Anne Vallayer-Coster was born into a family of artistic excellence – her father, Joseph, held the esteemed title as master goldsmith and her mother painted delicate miniatures. With such aristocratic patronage from childhood onwards, she managed to challenge traditional restrictions on women in art and became one of Europe's prominent female painters in the mid 18th century.
At the young age of 26, Vallayer-Coster achieved a remarkable feat by becoming one of only four women admitted into the Académie Royale - and with unanimous approval! She went on to become an exemplary artist who showed her works at Salon exhibitions for 46 years. Her vast portfolio featured still life paintings full of vivid colors that depicted vibrant bowls overflowing with fruit, dead game animals in all their glory, beautiful seashells from near & far horizons as well as exquisite floral arrangements.
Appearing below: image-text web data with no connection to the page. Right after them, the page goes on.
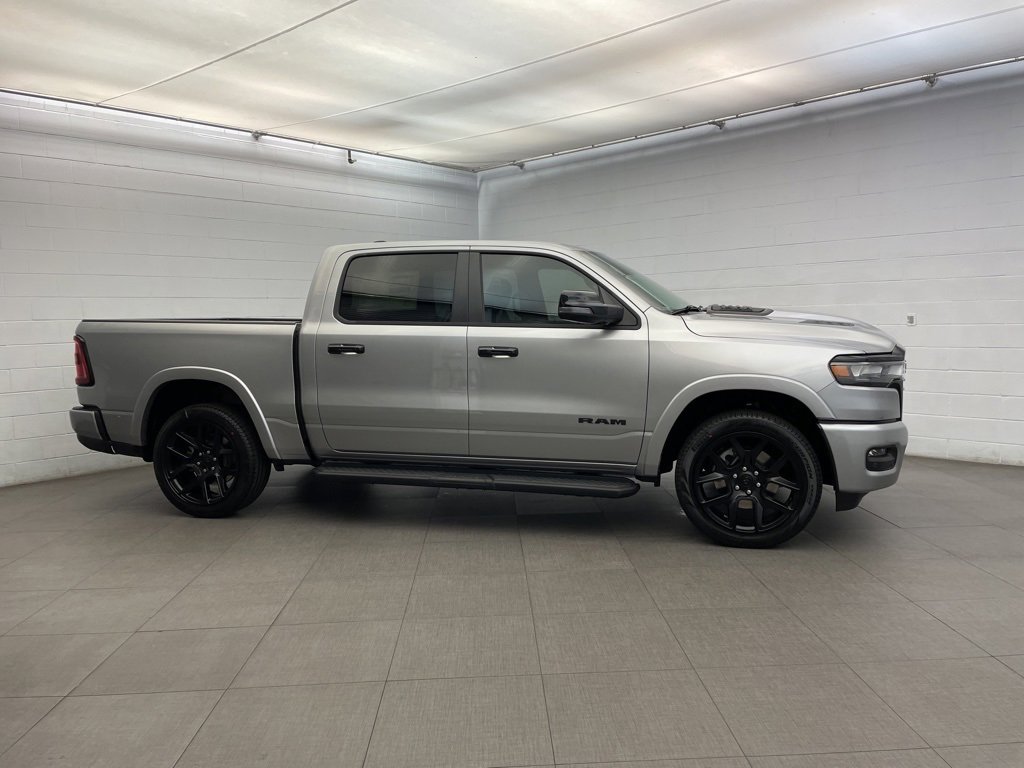 New 2026 RAM 1500 Laramie w/ Night Edition image 2
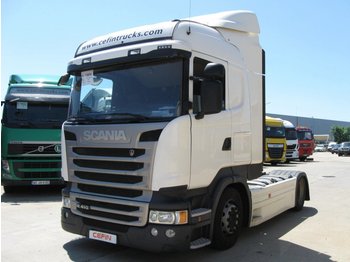 Trækker Scania R 410: billede 1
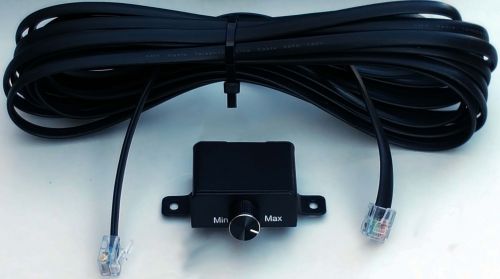 OPTIONAL ELS BASS KNOB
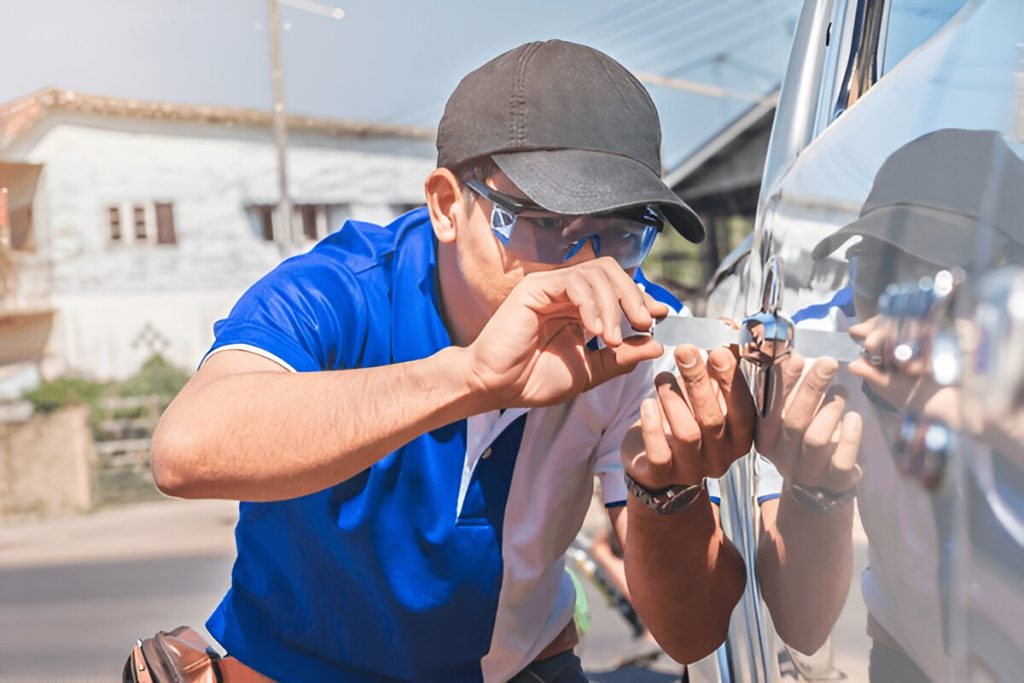 Automotive Locksmith Service
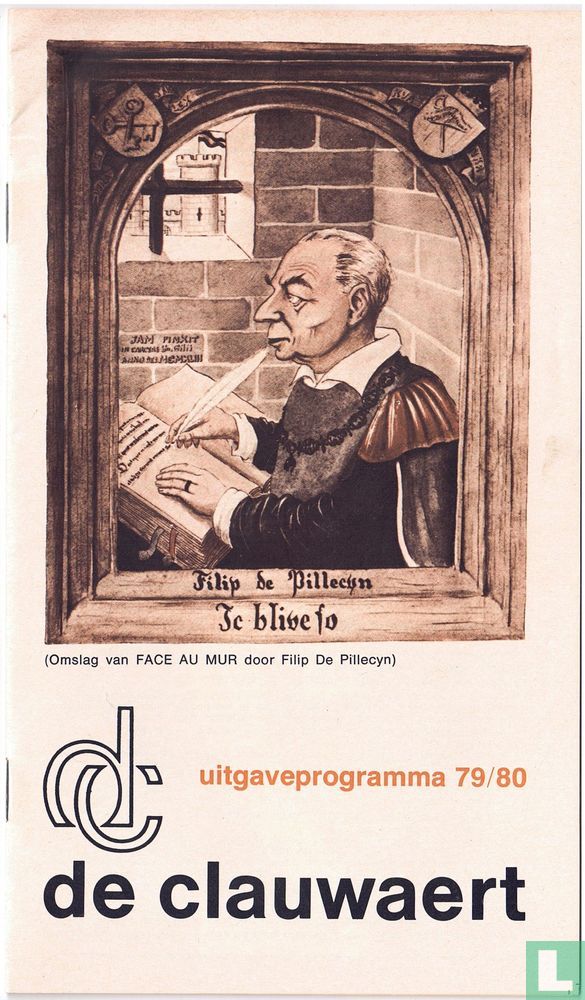 Uitgaveprogramma 79/80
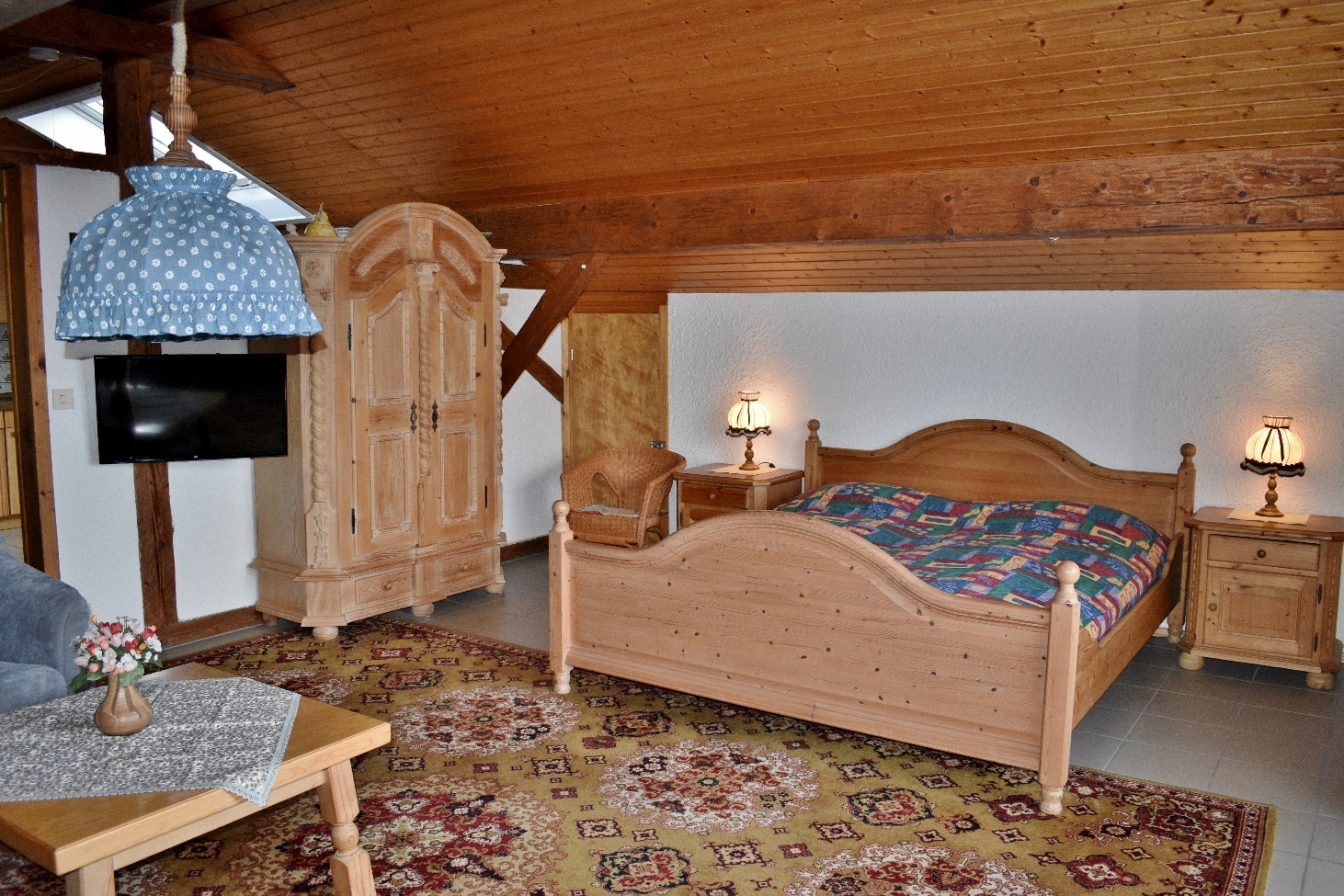 Ferienwohnung Burgberg nahe Oberstdorf            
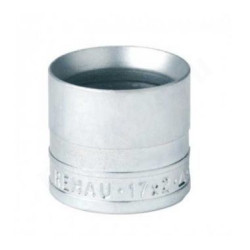 Гильза 10-10, Rehau RAUTHERM, надв.гильза, латунь (цинк)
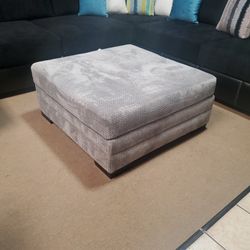Large Ottoman
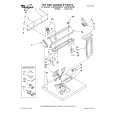 WHIRLPOOL LGR5638AN1 Parts Catalog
Elisabeth Vigée Le Brun is renowned for her illustrious career as a portraitist. She was famously appointed Painter to Queen Marie Antoinette in 1780, leading the way with an impressive body of work that included art featuring animals, clever trompe-l’oeil bas reliefs and miniatures - all reflecting the grandeur and opulence of French aristocracy prior to The Revolution.
The rise of Marie-Gabrielle Vallayer-Coster as an 18th century portraitist was hampered by the greater fame of her contemporaries, Adélaïde Labille-Guiard and Elisabeth Louise Vigée LeBrun. Despite this setback, she persevered - only to receive a crushing review from critics at the 1785 Salon that ultimately led her away from portraiture toward still lifes instead.
Due to her close association with Marie Antoinette, her career suffered during the French Revolution. She continued exhibiting at the Salon, however, until the year before her death.